Your assignment
Would you retype, word for word, the line with "Is spotlessly clean. I am fully satisfied" and every line after it through the end of the records below?

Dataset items

+ + + + +

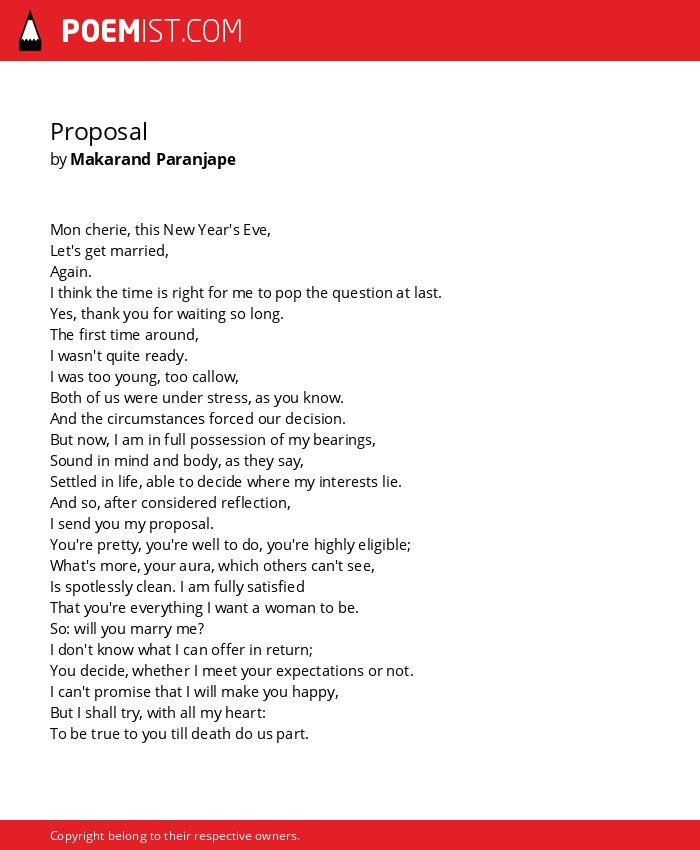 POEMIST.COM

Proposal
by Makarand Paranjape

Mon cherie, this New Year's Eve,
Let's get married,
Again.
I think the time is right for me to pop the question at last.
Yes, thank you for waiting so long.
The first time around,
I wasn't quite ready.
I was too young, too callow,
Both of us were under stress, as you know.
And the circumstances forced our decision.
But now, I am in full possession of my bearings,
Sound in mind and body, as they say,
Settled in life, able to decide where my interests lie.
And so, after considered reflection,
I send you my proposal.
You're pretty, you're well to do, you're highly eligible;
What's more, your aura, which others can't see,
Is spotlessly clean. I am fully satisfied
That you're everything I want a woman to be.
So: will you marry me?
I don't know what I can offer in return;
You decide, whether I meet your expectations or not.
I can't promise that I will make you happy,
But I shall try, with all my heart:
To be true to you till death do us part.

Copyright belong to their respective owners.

+ + + + +

Written response
Is spotlessly clean. I am fully satisfied
That you're everything I want a woman to be.
So: will you marry me?
I don't know what I can offer in return;
You decide, whether I meet your expectations or not.
I can't promise that I will make you happy,
But I shall try, with all my heart:
To be true to you till death do us part.

Copyright belong to their respective owners.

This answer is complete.